Our task is to merge both of these presorted arrays together Inplace inside of Nums1, while maintaining a sorted ordering. Inplace is different from most Leetcode problems, as we are only required to edit the given nums1 array. Instead of checking a specific function return value, the Leetcode Judge instead checks what we have done with the given nums1.
Additional, the Follow Up challenge specifies we want to solve this problem in O(m+n) time. The easy (m+n) log(n) solution would be to concatenate the given arrays together, then sort them using a built-in sort function. However, because most built-in sorting methods are log(n) time complexity, this would break our follow up challenge. Instead, we can use a more optimal two pointer approach.
Solving
To solve this problem, we use an I variable to iterate from right to left on the nums1 array. We then use two pointers named a,b as a way to check values from the two given arrays.

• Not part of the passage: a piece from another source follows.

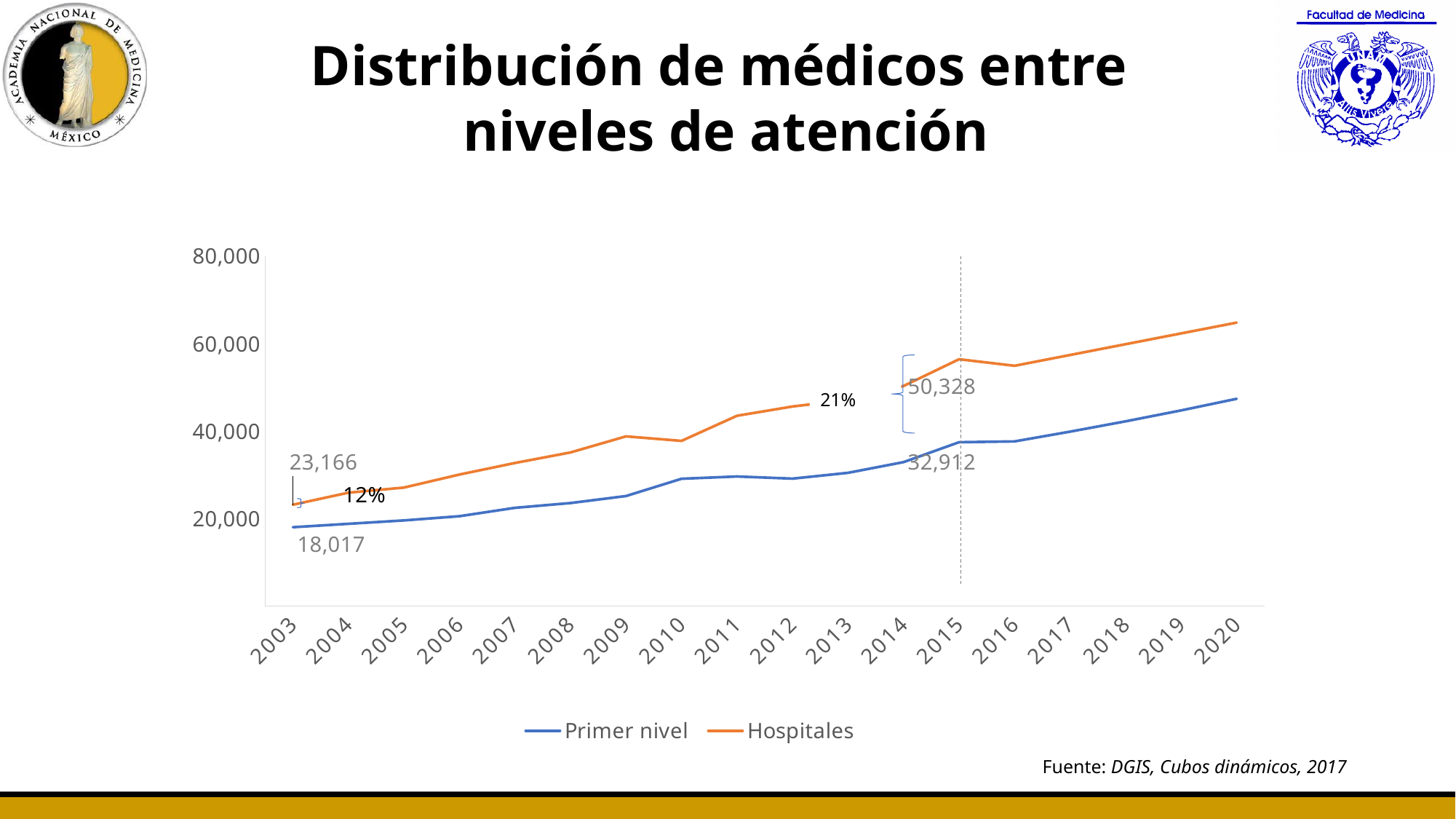
What is the labelled value for Primer nivel in 2003? 18,017 What type of chart is shown on the slide? line chart What is the labelled value for Primer nivel in 2014? 32,912 Which series has the higher value in 2020, Primer nivel or Hospitales? Hospitales What is the labelled value for Hospitales in 2003? 23,166 What are the two series named in the legend? Primer nivel and Hospitales How many series does the legend list? 2 Is the value for Hospitales in 2020 greater or less than 60,000? greater How many years are shown on the x axis? 18 Do the values for Primer nivel generally rise or fall from 2003 to 2020? rise What is the difference between the labelled Hospitales and Primer nivel values in 2014? 17,416 What is the labelled value for Hospitales in 2014? 50,328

The pointer a is used to look up values in nums1, and the pointer b is used for numbers in nums2. So where the I variable is just for iterating through nums1, a and b are actually used for performing our comparisons.
If nums1[a] is greater then nums2[b], then we can keep that value at nums1 the same. Note that we only check this if our a pointer is still at a valid slot in nums1. Otherwise, we can safely assume that the current I th position in nums1 needs to be replaced with nums2[b]. Since nums2 is guaranteed to be the smaller length of the two given arrays, we can exit out of our while loop.
Instead of returning an array, we can just let the code end at the while loop, as the Leetcode Judge is only concerned with what nums1 is equal to.
TLDR:
We must merge two given sorted arrays together inplace. To solve the follow up challenge of O(m+n) time complexity, we can easily do this using a two pointer solutions instead of relying on built in sorting methods.
/** * @param {number[]} nums1 * @param {number} m * @param {number[]} nums2 * @param {number} n * @return {void} Do not return anything, modify nums1 in-place instead. */var merge = function(nums1, m, nums2, n) { let I = (m+n)-1; let a = m-1; let b = n-1;
while(b >= 0){ if(a >= 0 && nums1[a] > nums2[b]){ nums1[I] = nums1[a]; a--; }else{ nums1[I] = nums2[b]; b--; } I--; }};